* Q4 GDP rises 0.1% vs expectations for stagnation
* Exports of goods, construction investment support GDP
* Consumption hit by second coronavirus wave and lockdown
* Government sees 3% growth this year (Adds detail, background)
BERLIN, Jan 29 (Reuters) – Robust exports helped Germany eke out 0.1% growth in the final quarter of last year, staving off contraction despite a second wave of the new coronavirus slamming the brakes on consumption in Europe’s largest economy, the Federal Statistics Office said.
Goods exports and construction supported the economy while a renewed lockdown at the end of last year hit private consumption, the Office said on Friday. A Reuters poll had pointed to 0.0% fourth-quarter growth.
In the third quarter, the economy grew 8.5%.
“In Q4, this recovery was slowed by the second coronavirus wave and the renewed lockdown at the end of the year,” the Statistics Office said.
“This particularly affected private consumption, while goods exports and construction investments supported the economy.”

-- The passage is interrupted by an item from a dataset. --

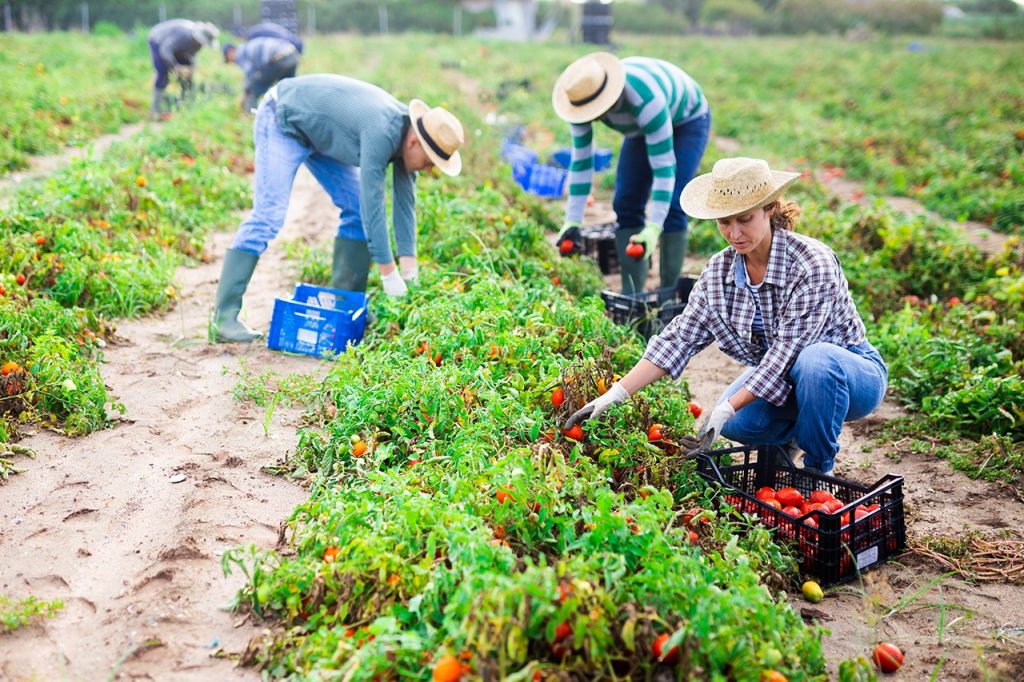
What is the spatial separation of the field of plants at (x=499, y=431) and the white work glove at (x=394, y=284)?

The German government on Wednesday slashed its growth forecast for Europe’s largest economy to 3% this year, a sharp revision from last autumn’s estimate of 4.4%, caused by a second coronavirus lockdown.
Presenting the revised forecast, Economy Minister Peter Altmaier said he expected the upswing to continue in 2022 and for the economy to regain its pre-crisis level in the second half of next year.
Germany suffered its second-biggest economic plunge in post-war history last year.
Chancellor Angela Merkel and state leaders agreed last week to extend the latest lockdown until mid-February as Germany, once a role model for fighting the pandemic, struggles with a second wave and record daily numbers of COVID-19 deaths.
The economy shrank by a smaller-than-expected 5% last year. That was surpassed in the post-war era only by the record -5.7% in 2009, during the financial crisis.
A survey published on Monday showed German business morale slumped to a six-month low in January as the second wave of COVID-19 halted an economic recovery.